It was the Women's Institute, after all. And it certainly seemed a bit much to conclude from one, albeit painful, and (for this Prime Minister) unprecedented incident, that the Middle Englanders who had found shelter in his big tent had turned on their high heels and marched out.

Ninety-six hours later, however, the headlines were still damning, the inevitable Sunday review of Mr Blair's worst week fuelled by fresh evidence of collapse in the opinion polls. "3% Poll Shock: Blair's Lead Is Vanishing" declared the Mail on Sunday.

In the Wembley aftermath a MORI survey found Labour support at 41 per cent, with the Tories just three points behind, and closer to Labour than at any point for eight years.

The MORI poll, reflecting something of a pattern over recent months, seemed to crystallise the feeling that something dramatic was happening beneath the surface of British politics; specifically that William Hague has connected with voters on a range of issues from asylum and crime, to tax and the euro, and put the Tories dramatically back in play.

The Mail reported MORI's Bob Worcester saying he expected Labour to bounce back to a seven or 10-point lead once the WI/Wembley effect had worn off, and remained confident Mr Blair would win the next election. But he said the survey carried a clear warning to the government: "Voters see Labour as a government of spin rather than delivery. If the opposition was stronger, Blair would be in dead trouble."
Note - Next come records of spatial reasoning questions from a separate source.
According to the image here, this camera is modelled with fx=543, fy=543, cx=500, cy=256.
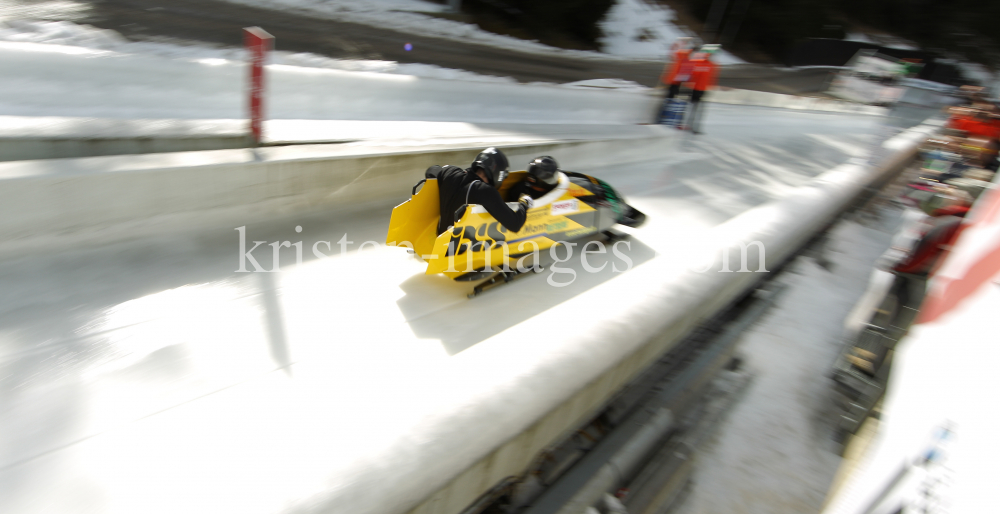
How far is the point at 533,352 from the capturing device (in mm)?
1322

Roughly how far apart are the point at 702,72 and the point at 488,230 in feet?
19.4

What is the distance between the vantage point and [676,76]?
754 centimetres

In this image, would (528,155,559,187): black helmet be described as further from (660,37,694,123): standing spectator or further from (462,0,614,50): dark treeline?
(462,0,614,50): dark treeline

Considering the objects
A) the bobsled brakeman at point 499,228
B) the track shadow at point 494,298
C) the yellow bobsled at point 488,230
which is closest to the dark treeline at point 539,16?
the bobsled brakeman at point 499,228

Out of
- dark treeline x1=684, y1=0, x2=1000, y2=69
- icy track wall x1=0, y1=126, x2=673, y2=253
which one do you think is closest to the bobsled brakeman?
icy track wall x1=0, y1=126, x2=673, y2=253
Alistair Campbell is famously direct in his assessment of journalistic copy which offends. But he would not find it so easy to dismiss Mr Worcester's views as a load of bull.

For we now know that there are real fears in Labour's high command that Mr Blair "is not believed to be real" and that a key section of the electorate thinks "things have got worse" under his administration.

We know, courtesy of a leaked document prepared by Philip Gould, the Prime Minister's polling and focus group guru, which echoes the Worcester warning that Mr Blair is perceived to lack conviction and to be "all spin and presentation".

Labour's outer circle of ministers brief against each other all the time. However, circulation of this document was confined to Mr Blair's inner circle, and one source who knows the personalities well says it is inconceivable that it was motivated by self-interest or by malice toward the Prime Minister. From that he concludes that somebody close may have decided Mr Blair was growing out of touch, wasn't listening, and was badly in need of a wake-up call.

If in fact the leak was deliberate, it would seem Mr Blair really does have a problem.